## [Extract to read]
========================================================================

In contrast to major hematomas, smaller amounts of postoperative blood—often identified adjacent to the surgical approach or within the resection cavity—are encountered more frequently, yet their clinical relevance is not well defined. These small hemorrhages can typically be visualized on early postoperative cranial MRI or CT as hyperintense foci, reflecting the presence of methemoglobin within the extravasated blood. The lack of a necessity for a specific treatment, as well as the absence of standardized follow-up protocols, makes the systematic investigation of these hemorrhages difficult. Nevertheless, in most cases, the appearance of such bleeding on postoperative imaging leads to repeated radiological examinations and closer clinical monitoring.
The pathophysiology of POHs following brain tumor resection is multifactorial. Common mechanisms include persistent oozing within the surgical cavity due to incomplete hemostasis, subdural hematoma formation secondary to traction on cortical vessels, and parenchymal contusion resulting from the excessive retraction necessitated by limited surgical exposure [6,7,8]. Previous investigations into gliomas have shown that early postoperative cMRI detects blood in or near the resection cavity in approximately 24% of cases and extra-axial hemorrhages in about 6% [9], while a smaller cohort reported blood in all examined cases [10]. Studies of larger POHs have identified an advanced patient age [3,5] and the tumor size [3] as potential risk factors. However, these findings cannot be directly extrapolated to small, Non-Space-Occupying hemorrhages. Furthermore, the possible clinical implications of such smaller hemorrhages remain unclear, as they typically do not produce overt neurological deficits. Nevertheless, extravasated blood has been shown to exert neurotoxic effects and may be associated with adverse cognitive outcomes [11].

========================================================================

## [Information provided]
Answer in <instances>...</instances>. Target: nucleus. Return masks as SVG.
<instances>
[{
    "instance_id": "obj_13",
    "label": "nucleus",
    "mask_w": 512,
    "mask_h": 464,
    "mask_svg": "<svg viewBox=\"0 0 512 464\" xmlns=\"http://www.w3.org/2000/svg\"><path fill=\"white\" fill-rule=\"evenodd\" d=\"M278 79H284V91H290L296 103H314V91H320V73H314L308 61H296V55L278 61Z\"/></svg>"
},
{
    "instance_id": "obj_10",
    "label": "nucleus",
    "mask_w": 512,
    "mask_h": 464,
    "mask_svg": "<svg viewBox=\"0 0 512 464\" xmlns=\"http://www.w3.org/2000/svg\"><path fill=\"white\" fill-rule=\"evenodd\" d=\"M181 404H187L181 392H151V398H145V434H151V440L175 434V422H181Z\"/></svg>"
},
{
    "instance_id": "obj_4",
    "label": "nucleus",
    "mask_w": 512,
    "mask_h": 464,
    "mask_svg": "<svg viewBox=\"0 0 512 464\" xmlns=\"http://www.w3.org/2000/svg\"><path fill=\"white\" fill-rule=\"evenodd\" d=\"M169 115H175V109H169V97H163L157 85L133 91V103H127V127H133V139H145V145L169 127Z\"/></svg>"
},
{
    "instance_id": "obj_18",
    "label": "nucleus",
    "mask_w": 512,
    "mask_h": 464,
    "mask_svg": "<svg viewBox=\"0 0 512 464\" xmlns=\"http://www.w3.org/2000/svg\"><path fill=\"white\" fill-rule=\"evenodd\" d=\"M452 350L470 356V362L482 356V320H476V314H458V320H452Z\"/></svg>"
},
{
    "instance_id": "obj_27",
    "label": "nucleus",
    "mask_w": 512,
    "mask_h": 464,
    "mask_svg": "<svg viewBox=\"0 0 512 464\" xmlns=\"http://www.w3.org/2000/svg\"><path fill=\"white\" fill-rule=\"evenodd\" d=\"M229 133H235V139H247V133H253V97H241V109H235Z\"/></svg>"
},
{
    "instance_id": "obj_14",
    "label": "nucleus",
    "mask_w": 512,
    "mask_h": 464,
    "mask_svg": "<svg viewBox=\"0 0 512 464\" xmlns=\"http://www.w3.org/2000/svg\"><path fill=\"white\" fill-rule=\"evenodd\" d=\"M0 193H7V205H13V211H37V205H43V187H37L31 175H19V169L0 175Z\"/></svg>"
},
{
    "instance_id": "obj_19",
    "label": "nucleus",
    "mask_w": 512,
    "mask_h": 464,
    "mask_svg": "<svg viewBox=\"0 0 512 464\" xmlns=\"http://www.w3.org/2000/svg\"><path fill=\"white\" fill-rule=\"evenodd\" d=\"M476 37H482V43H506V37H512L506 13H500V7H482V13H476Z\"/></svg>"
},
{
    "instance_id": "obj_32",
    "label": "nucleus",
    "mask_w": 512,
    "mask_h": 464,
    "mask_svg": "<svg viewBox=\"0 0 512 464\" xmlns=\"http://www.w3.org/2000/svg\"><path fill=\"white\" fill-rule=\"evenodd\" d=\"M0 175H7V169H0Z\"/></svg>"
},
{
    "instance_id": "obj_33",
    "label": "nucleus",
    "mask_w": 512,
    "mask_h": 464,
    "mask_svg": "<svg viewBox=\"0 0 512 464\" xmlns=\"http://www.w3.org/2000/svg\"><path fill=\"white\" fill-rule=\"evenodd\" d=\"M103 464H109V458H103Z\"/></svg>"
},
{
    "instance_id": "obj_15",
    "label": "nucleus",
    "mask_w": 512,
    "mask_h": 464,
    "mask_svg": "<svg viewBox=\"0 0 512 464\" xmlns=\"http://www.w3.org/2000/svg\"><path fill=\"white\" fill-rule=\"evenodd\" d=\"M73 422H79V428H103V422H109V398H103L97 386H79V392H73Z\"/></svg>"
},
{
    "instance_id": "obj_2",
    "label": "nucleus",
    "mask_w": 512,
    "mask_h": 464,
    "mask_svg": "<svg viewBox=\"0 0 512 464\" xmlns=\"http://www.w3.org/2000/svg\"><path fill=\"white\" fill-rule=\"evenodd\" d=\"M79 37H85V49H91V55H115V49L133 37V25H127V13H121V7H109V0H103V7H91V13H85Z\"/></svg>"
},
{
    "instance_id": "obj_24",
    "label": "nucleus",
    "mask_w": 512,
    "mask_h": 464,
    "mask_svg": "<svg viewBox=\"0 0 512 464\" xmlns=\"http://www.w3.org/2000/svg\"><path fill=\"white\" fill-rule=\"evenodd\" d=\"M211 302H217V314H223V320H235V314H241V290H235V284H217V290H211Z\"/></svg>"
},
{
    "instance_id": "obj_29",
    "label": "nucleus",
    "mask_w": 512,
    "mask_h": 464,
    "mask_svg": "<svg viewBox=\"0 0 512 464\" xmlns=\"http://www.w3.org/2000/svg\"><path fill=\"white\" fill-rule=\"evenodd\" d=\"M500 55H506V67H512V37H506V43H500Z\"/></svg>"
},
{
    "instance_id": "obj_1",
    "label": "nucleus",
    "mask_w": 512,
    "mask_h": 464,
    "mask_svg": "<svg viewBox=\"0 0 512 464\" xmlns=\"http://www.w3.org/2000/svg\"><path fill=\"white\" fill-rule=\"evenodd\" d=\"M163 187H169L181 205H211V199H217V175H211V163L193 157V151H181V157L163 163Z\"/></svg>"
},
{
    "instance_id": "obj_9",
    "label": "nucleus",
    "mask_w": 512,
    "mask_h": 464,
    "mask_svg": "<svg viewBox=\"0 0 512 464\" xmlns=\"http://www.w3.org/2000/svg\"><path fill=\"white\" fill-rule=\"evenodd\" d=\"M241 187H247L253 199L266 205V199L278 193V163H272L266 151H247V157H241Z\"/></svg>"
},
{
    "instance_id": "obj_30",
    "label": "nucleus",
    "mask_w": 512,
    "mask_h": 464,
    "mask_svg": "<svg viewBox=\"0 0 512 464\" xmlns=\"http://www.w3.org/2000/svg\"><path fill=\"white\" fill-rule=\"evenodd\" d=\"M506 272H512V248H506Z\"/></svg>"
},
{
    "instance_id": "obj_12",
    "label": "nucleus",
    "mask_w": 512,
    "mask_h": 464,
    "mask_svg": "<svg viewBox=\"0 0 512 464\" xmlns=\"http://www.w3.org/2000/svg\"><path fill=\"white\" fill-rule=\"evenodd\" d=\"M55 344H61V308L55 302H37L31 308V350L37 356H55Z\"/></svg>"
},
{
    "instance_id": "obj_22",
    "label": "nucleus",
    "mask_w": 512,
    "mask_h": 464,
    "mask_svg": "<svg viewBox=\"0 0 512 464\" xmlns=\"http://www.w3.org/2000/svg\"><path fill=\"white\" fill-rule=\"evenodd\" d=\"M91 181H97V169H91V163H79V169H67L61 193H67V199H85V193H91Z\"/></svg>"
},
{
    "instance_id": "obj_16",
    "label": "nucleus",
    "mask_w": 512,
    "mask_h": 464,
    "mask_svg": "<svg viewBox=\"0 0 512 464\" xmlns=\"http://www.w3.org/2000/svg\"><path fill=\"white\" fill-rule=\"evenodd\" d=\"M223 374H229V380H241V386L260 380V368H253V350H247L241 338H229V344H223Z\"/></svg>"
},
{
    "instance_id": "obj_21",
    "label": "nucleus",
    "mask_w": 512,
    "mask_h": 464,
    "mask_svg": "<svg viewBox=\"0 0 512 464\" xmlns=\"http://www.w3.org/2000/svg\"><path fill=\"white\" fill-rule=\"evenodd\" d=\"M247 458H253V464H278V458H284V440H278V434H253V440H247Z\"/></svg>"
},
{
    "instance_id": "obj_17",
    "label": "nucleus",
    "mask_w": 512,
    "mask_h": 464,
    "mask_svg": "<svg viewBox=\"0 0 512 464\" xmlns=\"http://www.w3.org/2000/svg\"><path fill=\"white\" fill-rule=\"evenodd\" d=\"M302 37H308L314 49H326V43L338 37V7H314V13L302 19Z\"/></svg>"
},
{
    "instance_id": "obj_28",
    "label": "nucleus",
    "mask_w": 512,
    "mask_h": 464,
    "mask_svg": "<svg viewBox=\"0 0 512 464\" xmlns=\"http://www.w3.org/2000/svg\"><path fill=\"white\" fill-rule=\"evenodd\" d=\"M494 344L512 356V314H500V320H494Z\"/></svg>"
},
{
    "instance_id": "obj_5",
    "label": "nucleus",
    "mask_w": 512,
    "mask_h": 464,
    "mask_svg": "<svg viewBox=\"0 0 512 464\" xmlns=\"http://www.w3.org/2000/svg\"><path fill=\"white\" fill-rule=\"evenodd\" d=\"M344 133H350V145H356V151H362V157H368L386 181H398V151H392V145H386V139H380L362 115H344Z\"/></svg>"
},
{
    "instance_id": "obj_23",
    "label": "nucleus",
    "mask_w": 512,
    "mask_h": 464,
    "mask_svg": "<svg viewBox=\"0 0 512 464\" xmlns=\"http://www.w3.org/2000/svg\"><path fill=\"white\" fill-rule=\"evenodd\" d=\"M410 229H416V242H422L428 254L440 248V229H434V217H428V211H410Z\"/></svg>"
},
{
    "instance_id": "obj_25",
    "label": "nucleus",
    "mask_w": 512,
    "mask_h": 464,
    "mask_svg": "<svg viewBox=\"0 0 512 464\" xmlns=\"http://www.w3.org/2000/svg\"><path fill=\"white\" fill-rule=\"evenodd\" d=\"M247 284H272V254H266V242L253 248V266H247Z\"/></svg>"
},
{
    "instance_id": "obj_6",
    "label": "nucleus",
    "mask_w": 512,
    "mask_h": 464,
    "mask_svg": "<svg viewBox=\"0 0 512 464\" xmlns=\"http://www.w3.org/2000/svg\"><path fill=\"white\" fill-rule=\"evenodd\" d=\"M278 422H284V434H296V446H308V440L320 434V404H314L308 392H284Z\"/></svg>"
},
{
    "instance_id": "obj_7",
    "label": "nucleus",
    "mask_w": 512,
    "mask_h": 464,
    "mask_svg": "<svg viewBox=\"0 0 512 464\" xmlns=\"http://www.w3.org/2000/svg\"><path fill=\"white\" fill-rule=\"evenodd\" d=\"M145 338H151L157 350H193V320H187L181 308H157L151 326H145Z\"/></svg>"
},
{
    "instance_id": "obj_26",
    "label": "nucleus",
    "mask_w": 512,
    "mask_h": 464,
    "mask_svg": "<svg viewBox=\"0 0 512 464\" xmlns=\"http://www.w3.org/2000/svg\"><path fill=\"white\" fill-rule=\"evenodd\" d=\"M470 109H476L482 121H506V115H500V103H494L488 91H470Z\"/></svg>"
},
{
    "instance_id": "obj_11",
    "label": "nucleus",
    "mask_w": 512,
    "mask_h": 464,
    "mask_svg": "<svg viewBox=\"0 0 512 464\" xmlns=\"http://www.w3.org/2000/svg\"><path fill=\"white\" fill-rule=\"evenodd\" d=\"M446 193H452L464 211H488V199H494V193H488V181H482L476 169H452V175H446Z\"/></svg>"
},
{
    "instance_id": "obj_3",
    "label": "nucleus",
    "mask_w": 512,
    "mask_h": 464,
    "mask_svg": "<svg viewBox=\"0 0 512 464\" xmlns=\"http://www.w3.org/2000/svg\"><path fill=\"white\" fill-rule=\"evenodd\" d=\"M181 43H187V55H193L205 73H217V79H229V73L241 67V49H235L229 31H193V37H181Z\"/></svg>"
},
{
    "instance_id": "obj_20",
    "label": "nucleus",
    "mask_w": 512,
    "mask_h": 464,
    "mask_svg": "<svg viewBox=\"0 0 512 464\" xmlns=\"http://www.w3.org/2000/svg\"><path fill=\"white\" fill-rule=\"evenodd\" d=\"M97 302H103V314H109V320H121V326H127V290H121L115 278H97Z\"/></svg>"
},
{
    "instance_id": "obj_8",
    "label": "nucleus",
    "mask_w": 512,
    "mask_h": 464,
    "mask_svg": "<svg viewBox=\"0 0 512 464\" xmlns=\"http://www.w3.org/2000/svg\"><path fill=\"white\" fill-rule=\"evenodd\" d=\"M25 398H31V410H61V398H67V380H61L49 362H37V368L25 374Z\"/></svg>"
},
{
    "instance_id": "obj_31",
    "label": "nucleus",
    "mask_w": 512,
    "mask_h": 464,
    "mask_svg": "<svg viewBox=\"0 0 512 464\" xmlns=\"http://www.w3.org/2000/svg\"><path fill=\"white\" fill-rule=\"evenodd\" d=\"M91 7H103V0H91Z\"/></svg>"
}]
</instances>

========================================================================

## [Tasks to carry out]
1/ In the excerpt on postoperative hemorrhages, in about what share of glioma cases does early postoperative cMRI detect blood in or near the resection cavity?
2/ Does each statement agree with the excerpt on postoperative hemorrhages? Answer yes or no for each and quote the words that decide it.
(a) Small postoperative hemorrhages are encountered less often than major hematomas.
(b) An advanced patient age has been identified as a potential risk factor for larger POHs.
(c) Small hemorrhages typically produce overt neurological deficits.
3/ Carry the excerpt on postoperative hemorrhages further, beginning after its final sentence.
The data has nothing to do with the excerpt on postoperative hemorrhages.

## [Responses per task]
1/ About 24% of cases.

2/
(a) No: "are encountered more frequently"
(b) Yes: "Studies of larger POHs have identified an advanced patient age [3,5] and the tumor size [3] as potential risk factors"
(c) No: "as they typically do not produce overt neurological deficits"

3/
Given these uncertainties, a focused investigation of small, Non-Space-Occupying POHs becomes relevant. The present study was designed to systematically evaluate all cases of Non-Space-Occupying POHs detected in or near the resection cavity on early postoperative cranial MRI or CT in patients without the confounding effects of anticoagulant or antiplatelet therapy. The primary objective was to identify predictive risk factors for the first occurrence of a POH in patients undergoing surgical treatment for both malignant and benign brain tumors. A secondary objective was to assess the influence of the preoperative tumor volume, as a morphological parameter, on the occurrence of hemorrhagic transformation following tumor resection.
2. Materials and Methods
2.1. Study Design and Setting
This retrospective observational study was conducted at the Department of Neurosurgery at our institution. All consecutive patients who underwent intracranial tumor resection between January 2008 and December 2018 were eligible for inclusion. Data collection was performed between February and November 2019.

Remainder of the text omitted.